I cant figure out how and what the window pull strap hooks onto the wood window frame inside the doors. Can someone with a towncar please lift your window on one of your doors high enough to expose the attachment point of the pullstrap and take a picture, please! Thank You for a greatly needed help. Frank
On my Centerdoor, the window is lifted to its full height, then pushed slightly outward and a "lip" on the lower portion of the window frame "catches" on the door portion of the frame and holds the window securely in place, while the pull strap just hangs limp.
Could your Towncar have the same solution?
There is no intermediate position for my window...either full up or full down (and full down is not really "all the way down").
Frank: On my towncar, the strap merely screws onto the bottom face of the window frame. The strap then folds over the two screws and hides them. It appears original on mine, so I don't think there's anything fancy about it. Hope these two photos help.
Thank you David, unlike the centerdoor the towncar window glass has a wood frame. The pullstrap attaches to the bottom of the wood frame that I am concerned with. The centerdoor that I unfortunately no longer own, did not have a frame around the glass and there was a metal channel on the bottom but there is no room for any metal device and the strap in this car door, That is my dilemma. Frank
It looks like Les and I were writing at the same time. Les, could it be that simple that I am making such a big deal about nothing? Thank You for the pictures. Frank
Yup, it's a pretty simple attachment. One of our club members is having a 1909 town car restored and I looked at those doors/windows and they also had the same two screw holes in the window frame for the same simple mounting. Pretty sure this is correct.
You have not mentioned what year your Town Car is
But if it has wooden framed windows then it should be similar to this photo. As there were different builders in the day variations may have occured.

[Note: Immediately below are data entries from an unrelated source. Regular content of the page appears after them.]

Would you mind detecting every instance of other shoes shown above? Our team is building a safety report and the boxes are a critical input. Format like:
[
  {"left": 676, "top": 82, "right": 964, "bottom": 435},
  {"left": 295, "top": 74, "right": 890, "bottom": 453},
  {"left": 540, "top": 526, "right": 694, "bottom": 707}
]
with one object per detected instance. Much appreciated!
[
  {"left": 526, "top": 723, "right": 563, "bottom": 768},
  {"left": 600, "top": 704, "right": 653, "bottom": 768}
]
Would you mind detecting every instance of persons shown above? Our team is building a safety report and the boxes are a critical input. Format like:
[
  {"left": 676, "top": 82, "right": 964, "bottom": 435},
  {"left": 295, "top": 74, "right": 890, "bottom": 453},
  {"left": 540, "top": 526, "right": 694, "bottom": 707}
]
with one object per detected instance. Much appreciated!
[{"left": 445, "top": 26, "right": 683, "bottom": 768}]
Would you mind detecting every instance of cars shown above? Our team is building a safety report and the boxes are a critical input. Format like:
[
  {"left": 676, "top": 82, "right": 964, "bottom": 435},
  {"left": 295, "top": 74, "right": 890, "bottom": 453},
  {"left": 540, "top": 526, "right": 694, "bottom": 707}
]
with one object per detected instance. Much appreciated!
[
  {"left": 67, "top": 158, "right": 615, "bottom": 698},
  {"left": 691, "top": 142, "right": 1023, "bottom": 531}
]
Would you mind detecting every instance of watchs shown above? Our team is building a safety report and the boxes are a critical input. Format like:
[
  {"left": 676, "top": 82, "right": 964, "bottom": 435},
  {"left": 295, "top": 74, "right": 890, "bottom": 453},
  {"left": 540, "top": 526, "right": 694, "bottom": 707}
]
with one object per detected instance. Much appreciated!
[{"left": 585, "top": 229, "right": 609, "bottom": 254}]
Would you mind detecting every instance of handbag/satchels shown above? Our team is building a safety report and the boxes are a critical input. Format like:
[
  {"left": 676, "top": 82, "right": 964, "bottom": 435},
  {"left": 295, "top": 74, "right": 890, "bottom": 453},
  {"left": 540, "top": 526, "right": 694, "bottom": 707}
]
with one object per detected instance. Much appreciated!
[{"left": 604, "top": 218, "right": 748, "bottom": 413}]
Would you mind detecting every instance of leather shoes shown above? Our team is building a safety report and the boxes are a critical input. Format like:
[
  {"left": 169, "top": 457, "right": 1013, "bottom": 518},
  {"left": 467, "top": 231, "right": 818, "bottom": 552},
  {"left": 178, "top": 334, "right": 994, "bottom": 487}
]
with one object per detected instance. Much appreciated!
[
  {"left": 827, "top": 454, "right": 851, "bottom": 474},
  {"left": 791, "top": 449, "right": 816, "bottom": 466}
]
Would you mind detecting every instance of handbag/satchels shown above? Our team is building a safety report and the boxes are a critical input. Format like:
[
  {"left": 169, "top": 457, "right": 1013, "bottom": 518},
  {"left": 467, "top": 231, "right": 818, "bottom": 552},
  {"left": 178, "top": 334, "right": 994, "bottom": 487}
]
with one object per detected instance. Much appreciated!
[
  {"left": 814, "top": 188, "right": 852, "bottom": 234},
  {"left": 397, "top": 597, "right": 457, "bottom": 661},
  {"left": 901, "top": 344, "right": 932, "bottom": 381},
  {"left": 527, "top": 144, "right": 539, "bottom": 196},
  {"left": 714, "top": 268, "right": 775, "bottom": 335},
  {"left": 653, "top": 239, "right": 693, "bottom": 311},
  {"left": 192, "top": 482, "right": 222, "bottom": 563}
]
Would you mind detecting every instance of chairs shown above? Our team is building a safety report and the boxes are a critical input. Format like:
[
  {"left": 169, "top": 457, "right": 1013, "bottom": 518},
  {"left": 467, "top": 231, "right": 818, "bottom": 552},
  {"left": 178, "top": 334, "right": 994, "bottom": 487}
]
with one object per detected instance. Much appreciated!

The strap is screwed to the middle of the bottom of the frame. Could have a brass cover over the end as in the picture.
There is a second strap behind the trim strap of leather which has holes punched in it at various positions. On the door trim there is a button which the leather strap can be set on to hold the window at various heights between don and fully up.
Mine is a 1913. It does not have the button nor the second strap to hold the window in various positions. Mine is simply all the way up or down. It did not have the brass cover either. I imagine there's differences between years and body maker.
Did you receive the photos of our center door channels that I sent to you?
Les & Peter,
Thank you for the photos. A lot of questions answered.
Peter, any chance of a more complete picture of the brass plate securing the strap to the window?
Great flowery detail of the strap. I have been getting beautiful ideas for detail in upholstery from all the pictures, when they finally get to it in about a month. Frank
I forgot, my towncar is a 1912 reproduction body by Ray Wells and he made it around 20 years ago but it was never installed on a frame or painted till I purchased it 16 months ago.
Here you go Frank,
The brass plate helps spread the load from the screws as well as finish it off.
Note the strap also locks the window in the up position if needed.
Don't know if you guys had them but such straps were a normal feature on our train carriages years ago. They only used the leather strap with adjusting holes so you can change the window height.
The cover strap increases the price of the car but probably Ford skipped it especially on later Town Cars. I found the braid which was tones of green and white and the wife dyed them red.